PRAYING FOR A CRASH
Market crashes
This may seem like a strange perspective from somebody that has hundreds of thousands of pounds tied up with the property market.
However, there is a logic.
Any fallout in the property market would undoubtedly hit my personal wealth hard. However, real investors know that there is nothing like a crash in any market to through up some fantastic bargains for long-term investors.
I have ridden out several melt downs in the share market. I remember viewing the board of red ticker prices with falls of 10, 20, and 30% during black Wednesday in 1987. I also wince when I recall the fall out after the ‘dotcom’ boom and remember vividly the property crash of the early nineties. I particularly recall the article in the Economist at the time forecasting a decade of falling house prices. There are two great things about crashes:
1. they cream off the speculative ‘froth’ associated with an overheated market
2. and that markets always tend to over correct. So not only do prices fall back towards their long-term average they often fall below the long term trend making them cheap. This is because there is a glut of forced sellers as investors and particularly speculators flee the market in search of safe havens for their assets.
Do I think a crash will happen?
The next question is do I think a crash is ‘on the cards’ for the UK housing market?
The honest answer is nobody knows. Pick yourself a view on the direction of the housing market and you will be able to find an ‘expert’ who will back you up, whether this being that prices are going to crash, move sideways or, keep on booming.
My personal opinion for what it is worth is that unfortunately there won’t be a crash any time soon.

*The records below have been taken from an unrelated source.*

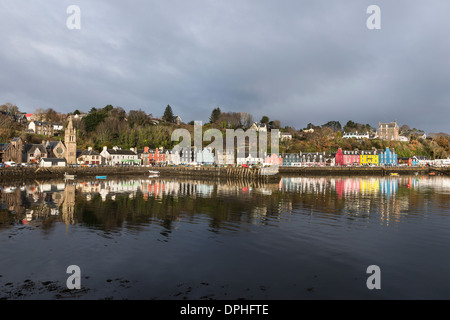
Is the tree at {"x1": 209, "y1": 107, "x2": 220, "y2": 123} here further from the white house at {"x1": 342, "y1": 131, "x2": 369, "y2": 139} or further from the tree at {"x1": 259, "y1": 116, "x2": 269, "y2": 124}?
the white house at {"x1": 342, "y1": 131, "x2": 369, "y2": 139}

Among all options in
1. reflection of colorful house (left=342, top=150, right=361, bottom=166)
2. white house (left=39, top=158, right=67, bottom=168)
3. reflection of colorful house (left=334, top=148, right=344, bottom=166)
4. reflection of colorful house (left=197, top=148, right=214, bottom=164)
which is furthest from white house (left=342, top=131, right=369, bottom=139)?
white house (left=39, top=158, right=67, bottom=168)

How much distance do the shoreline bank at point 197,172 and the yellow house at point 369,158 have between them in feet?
37.5

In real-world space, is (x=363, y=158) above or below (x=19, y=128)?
below

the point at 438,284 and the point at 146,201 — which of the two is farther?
the point at 146,201

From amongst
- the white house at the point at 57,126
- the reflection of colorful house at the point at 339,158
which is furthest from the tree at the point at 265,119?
→ the white house at the point at 57,126

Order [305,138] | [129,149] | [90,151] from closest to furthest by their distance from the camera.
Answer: [90,151]
[129,149]
[305,138]

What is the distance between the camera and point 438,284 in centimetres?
1040

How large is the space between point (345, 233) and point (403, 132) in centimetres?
17624

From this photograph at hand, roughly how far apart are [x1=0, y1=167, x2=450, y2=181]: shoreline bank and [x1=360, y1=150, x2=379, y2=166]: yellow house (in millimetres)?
11424

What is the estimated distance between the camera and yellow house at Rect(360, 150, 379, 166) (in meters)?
106

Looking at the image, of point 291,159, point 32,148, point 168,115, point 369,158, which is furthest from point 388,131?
point 32,148
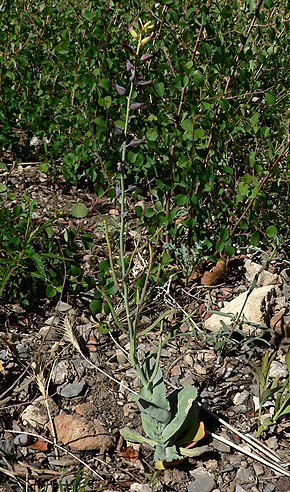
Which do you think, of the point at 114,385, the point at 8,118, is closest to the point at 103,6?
the point at 8,118

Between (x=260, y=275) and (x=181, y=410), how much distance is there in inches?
39.3

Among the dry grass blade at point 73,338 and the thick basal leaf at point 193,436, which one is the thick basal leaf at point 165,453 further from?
the dry grass blade at point 73,338

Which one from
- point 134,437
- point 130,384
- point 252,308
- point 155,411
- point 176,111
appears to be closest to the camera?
point 155,411

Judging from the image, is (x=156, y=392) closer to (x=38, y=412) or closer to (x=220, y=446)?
(x=220, y=446)

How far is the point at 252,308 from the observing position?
2566 millimetres

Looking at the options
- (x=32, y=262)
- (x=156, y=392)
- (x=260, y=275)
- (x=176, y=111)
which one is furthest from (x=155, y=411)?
(x=176, y=111)

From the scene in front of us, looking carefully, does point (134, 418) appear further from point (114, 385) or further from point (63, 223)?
point (63, 223)

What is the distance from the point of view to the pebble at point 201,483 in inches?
80.0

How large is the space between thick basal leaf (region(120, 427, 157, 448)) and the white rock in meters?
0.99

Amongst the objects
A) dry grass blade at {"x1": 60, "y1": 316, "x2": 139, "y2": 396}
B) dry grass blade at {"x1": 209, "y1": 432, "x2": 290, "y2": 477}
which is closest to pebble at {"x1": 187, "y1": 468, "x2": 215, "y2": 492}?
dry grass blade at {"x1": 209, "y1": 432, "x2": 290, "y2": 477}

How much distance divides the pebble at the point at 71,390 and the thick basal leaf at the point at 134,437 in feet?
0.96

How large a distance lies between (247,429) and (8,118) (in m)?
2.10

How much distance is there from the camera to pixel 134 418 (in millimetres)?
2271

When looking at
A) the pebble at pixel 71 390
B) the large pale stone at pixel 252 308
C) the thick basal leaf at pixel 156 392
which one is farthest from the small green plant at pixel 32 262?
the thick basal leaf at pixel 156 392
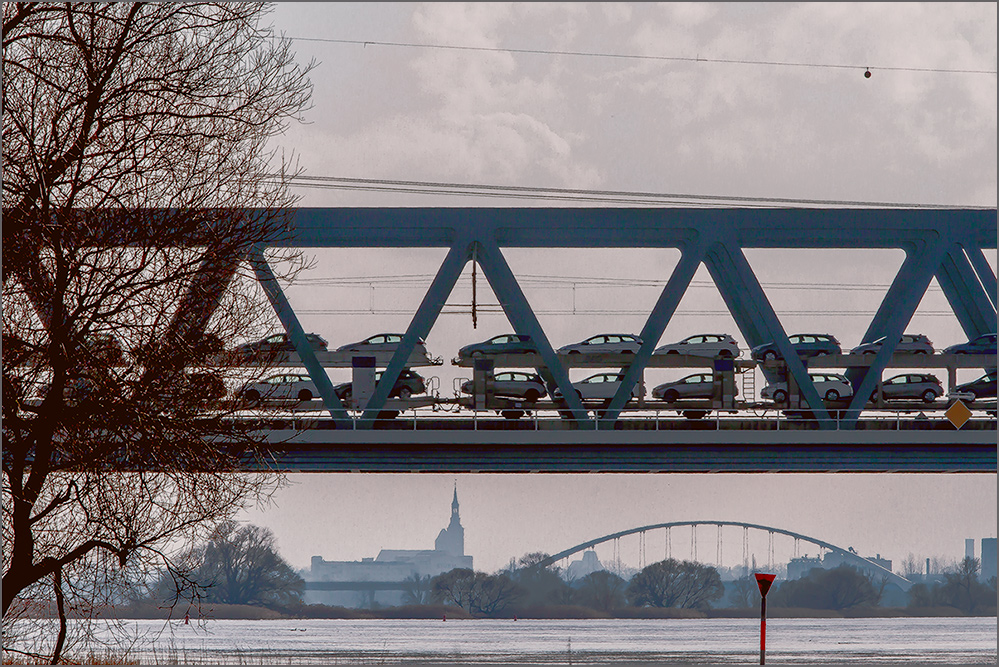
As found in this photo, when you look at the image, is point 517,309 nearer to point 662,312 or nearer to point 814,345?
point 662,312

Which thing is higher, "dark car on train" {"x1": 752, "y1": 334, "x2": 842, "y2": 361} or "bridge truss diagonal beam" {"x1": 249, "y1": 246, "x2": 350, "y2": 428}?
"dark car on train" {"x1": 752, "y1": 334, "x2": 842, "y2": 361}

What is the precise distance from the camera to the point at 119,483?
645 inches

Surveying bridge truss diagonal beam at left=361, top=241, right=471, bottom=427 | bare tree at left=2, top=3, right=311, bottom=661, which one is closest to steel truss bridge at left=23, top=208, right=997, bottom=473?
bridge truss diagonal beam at left=361, top=241, right=471, bottom=427

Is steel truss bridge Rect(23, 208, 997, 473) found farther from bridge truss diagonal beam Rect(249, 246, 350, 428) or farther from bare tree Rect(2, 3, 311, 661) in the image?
bare tree Rect(2, 3, 311, 661)

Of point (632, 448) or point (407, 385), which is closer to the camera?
point (632, 448)

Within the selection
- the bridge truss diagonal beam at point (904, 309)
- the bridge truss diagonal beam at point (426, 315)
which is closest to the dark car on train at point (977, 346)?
the bridge truss diagonal beam at point (904, 309)

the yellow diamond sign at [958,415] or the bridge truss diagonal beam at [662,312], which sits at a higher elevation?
the bridge truss diagonal beam at [662,312]

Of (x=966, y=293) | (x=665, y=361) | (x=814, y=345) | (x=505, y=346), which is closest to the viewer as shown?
(x=505, y=346)

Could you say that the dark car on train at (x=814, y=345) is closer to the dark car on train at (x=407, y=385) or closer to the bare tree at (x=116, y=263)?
the dark car on train at (x=407, y=385)

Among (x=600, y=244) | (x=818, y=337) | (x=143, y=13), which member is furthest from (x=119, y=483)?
(x=818, y=337)

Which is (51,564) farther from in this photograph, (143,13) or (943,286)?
(943,286)

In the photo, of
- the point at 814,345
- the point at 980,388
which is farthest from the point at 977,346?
the point at 814,345

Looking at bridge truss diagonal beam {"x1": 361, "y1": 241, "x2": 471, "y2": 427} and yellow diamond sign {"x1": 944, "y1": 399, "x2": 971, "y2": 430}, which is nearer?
yellow diamond sign {"x1": 944, "y1": 399, "x2": 971, "y2": 430}

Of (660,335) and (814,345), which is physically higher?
(814,345)
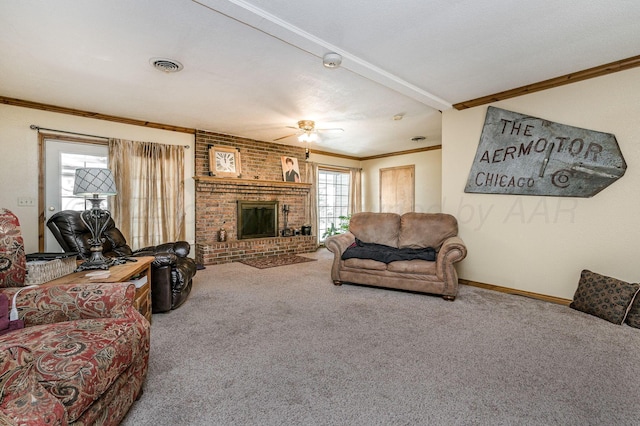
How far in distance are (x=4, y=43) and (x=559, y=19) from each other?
4.41 meters

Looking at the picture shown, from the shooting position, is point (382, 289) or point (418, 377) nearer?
point (418, 377)

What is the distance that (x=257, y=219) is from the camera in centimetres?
618

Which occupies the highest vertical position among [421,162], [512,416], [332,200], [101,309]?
[421,162]

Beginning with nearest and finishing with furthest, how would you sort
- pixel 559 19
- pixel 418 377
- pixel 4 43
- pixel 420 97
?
pixel 418 377 → pixel 559 19 → pixel 4 43 → pixel 420 97

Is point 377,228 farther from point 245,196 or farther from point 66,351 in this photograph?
point 66,351

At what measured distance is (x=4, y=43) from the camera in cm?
255

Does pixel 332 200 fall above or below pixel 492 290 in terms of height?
A: above

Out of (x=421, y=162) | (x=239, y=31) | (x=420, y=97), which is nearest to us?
(x=239, y=31)

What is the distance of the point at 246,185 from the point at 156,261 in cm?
327

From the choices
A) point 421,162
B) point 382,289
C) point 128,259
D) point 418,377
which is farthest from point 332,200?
point 418,377

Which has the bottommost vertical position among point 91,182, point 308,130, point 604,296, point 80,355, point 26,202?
point 604,296

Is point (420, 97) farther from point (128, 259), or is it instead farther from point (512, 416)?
point (128, 259)

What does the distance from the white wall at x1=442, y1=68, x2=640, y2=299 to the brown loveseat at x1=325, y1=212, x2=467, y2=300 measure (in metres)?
0.42

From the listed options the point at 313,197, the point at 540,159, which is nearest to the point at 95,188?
the point at 540,159
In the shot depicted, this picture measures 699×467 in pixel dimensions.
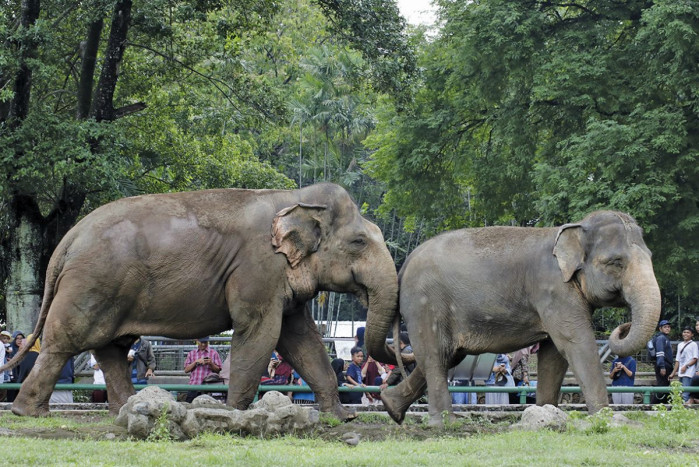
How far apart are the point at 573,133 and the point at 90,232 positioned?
15.5m

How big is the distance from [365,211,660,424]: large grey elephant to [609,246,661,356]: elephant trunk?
0.5 inches

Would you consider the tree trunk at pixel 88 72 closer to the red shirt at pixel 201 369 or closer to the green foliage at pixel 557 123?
the green foliage at pixel 557 123

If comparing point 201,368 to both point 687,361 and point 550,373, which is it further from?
point 687,361

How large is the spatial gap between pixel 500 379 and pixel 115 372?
6.93 m

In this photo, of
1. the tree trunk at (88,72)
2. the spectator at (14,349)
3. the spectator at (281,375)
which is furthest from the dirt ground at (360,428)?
the tree trunk at (88,72)

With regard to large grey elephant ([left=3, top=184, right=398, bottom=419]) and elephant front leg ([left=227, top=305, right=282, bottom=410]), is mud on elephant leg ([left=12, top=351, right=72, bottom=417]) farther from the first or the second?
elephant front leg ([left=227, top=305, right=282, bottom=410])

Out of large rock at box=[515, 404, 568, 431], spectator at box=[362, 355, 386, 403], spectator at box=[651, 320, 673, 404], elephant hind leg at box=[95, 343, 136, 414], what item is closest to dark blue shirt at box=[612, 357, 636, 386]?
spectator at box=[651, 320, 673, 404]

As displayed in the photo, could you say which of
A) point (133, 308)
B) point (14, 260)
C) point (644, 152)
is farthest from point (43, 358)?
point (644, 152)

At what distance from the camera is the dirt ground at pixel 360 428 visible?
1049cm

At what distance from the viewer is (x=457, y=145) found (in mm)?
29672

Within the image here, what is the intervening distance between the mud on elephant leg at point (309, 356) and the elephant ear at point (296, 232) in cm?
98

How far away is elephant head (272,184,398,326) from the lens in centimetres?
1279

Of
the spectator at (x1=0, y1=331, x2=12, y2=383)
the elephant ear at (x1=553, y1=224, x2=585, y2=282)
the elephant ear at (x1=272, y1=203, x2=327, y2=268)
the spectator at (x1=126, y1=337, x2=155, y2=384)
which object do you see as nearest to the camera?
the elephant ear at (x1=553, y1=224, x2=585, y2=282)

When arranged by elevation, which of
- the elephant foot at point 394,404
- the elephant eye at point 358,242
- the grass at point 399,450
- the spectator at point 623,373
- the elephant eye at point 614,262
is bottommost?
the grass at point 399,450
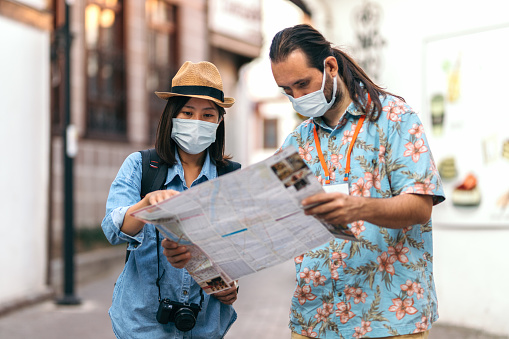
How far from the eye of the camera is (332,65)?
2.53 meters

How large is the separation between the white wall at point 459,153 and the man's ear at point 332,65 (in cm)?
409

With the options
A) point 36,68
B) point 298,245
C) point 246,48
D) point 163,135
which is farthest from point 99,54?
point 298,245

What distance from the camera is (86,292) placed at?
32.6 ft

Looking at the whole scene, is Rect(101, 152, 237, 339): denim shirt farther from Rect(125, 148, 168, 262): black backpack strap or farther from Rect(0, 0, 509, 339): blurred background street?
Rect(0, 0, 509, 339): blurred background street

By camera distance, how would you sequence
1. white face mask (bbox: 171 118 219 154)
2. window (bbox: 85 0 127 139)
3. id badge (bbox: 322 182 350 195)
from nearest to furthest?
id badge (bbox: 322 182 350 195) → white face mask (bbox: 171 118 219 154) → window (bbox: 85 0 127 139)

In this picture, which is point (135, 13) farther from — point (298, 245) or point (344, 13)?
point (298, 245)

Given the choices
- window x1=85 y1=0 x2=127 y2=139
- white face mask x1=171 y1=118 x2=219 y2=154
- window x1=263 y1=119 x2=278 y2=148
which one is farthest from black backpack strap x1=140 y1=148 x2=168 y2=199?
window x1=263 y1=119 x2=278 y2=148

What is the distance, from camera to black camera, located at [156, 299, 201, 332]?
262 cm

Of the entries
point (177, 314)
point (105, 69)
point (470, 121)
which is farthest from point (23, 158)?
point (177, 314)

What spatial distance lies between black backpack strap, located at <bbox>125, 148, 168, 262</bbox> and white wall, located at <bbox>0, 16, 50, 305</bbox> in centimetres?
593

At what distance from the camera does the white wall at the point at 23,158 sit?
8242 mm

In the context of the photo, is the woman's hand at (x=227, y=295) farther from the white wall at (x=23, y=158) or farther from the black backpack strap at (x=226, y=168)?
the white wall at (x=23, y=158)

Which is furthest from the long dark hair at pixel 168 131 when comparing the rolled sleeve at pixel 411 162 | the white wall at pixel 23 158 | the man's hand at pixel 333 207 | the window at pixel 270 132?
the window at pixel 270 132

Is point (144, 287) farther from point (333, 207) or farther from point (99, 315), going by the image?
point (99, 315)
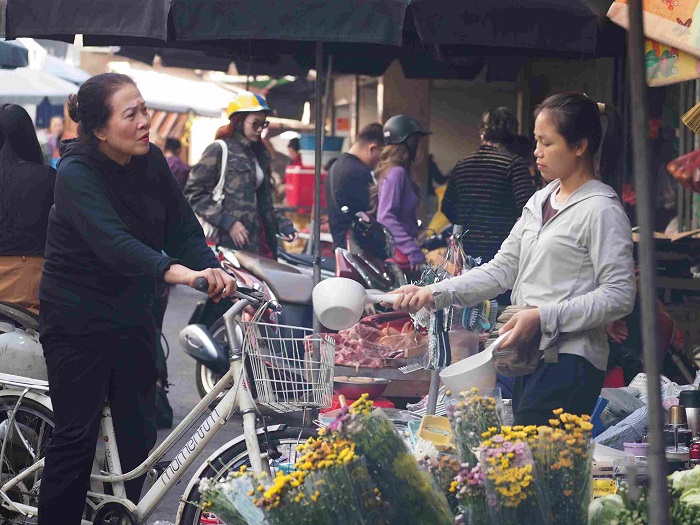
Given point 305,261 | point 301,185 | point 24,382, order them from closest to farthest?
point 24,382 < point 305,261 < point 301,185

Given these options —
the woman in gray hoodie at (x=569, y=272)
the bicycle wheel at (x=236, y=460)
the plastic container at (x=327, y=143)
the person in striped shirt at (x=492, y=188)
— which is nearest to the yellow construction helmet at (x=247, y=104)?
the person in striped shirt at (x=492, y=188)

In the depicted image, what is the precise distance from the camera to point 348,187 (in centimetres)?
945

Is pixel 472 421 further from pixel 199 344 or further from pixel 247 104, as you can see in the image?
pixel 247 104

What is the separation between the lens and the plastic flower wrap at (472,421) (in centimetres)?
372

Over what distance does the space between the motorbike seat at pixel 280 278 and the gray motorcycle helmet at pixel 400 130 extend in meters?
1.79

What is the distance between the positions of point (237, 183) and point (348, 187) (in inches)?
48.5

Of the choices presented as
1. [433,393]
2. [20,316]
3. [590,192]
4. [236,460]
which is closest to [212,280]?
[236,460]

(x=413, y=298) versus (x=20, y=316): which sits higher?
(x=413, y=298)

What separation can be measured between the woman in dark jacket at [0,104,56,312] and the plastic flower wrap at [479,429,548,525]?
341 cm

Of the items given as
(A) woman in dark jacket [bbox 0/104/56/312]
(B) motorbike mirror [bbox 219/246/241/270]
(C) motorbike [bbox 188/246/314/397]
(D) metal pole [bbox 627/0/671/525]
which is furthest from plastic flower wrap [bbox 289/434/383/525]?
Result: (B) motorbike mirror [bbox 219/246/241/270]

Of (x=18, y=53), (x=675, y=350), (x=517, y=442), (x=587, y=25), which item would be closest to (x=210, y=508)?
(x=517, y=442)

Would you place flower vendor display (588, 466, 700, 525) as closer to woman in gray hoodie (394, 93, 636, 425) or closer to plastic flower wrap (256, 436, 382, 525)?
woman in gray hoodie (394, 93, 636, 425)

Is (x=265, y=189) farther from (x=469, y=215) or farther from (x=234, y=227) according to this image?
(x=469, y=215)

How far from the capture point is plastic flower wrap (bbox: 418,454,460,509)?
3.69 meters
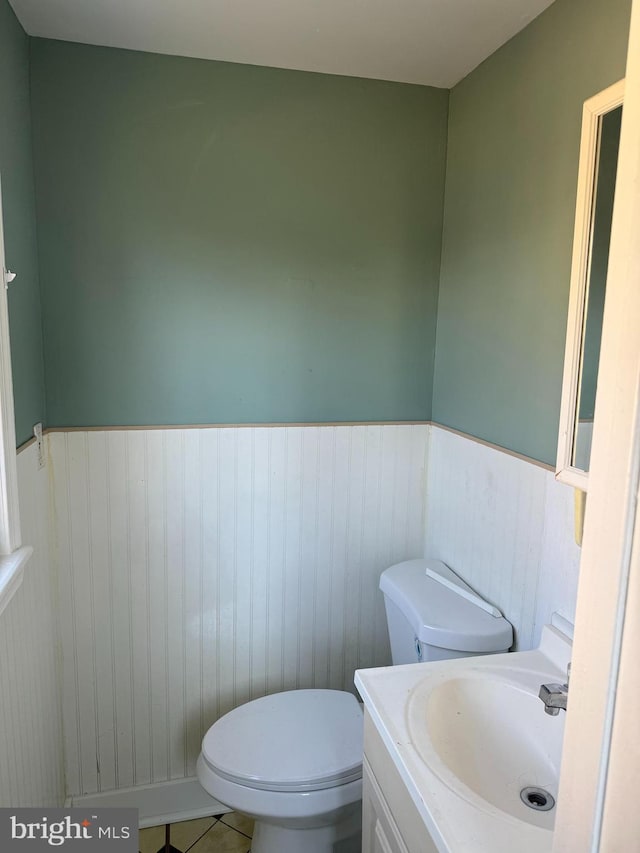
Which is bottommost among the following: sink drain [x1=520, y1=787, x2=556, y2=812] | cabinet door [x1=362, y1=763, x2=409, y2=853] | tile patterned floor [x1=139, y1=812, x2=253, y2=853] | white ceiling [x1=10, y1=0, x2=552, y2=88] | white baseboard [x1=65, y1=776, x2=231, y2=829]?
tile patterned floor [x1=139, y1=812, x2=253, y2=853]

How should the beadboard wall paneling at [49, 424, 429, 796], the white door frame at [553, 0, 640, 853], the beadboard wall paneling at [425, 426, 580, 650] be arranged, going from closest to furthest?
the white door frame at [553, 0, 640, 853], the beadboard wall paneling at [425, 426, 580, 650], the beadboard wall paneling at [49, 424, 429, 796]

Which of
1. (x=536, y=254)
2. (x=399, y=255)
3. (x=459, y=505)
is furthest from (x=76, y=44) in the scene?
(x=459, y=505)

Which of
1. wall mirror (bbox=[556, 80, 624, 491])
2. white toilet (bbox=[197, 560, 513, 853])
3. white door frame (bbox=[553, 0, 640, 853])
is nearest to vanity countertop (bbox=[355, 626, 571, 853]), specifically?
white toilet (bbox=[197, 560, 513, 853])

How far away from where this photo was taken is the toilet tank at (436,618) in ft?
4.93

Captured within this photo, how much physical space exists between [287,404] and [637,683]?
1485 millimetres

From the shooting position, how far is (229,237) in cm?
177

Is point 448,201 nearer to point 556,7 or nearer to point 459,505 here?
point 556,7

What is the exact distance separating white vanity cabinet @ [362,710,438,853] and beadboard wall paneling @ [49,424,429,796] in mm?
804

This is because the proportion of lenders income still is historically not high. Remember in 1990 it reached an incredible 26.7% of household income. It currently stands at 16.1%.
However, with interest rates rising this figure which controls affordability has been creeping up for the last 4 years. All we need is something that shakes the confidence in the market like a sudden jump in inflation and interest rates or a deterioration in the economic environment and suddenly the highly geared nature of the current market will be exposed in all its’ glory.
Without the self inflating effect of over confidence borne out of ever rising capital values, then the market could fall drastically and quickly from its current valuation levels.
Remember this advice
So I’m not prepared to call the end of this current bull market. All I will say is that I guarantee that if a crash does happen that all the press will be sounding the death of property investing and all but the serious investors will ‘run for the hills’.
This is when ‘real’ investors ignore the commentators, dig deep and ‘fill their boots’.
Remember to drag out this article ‘when’ the crash finally happens.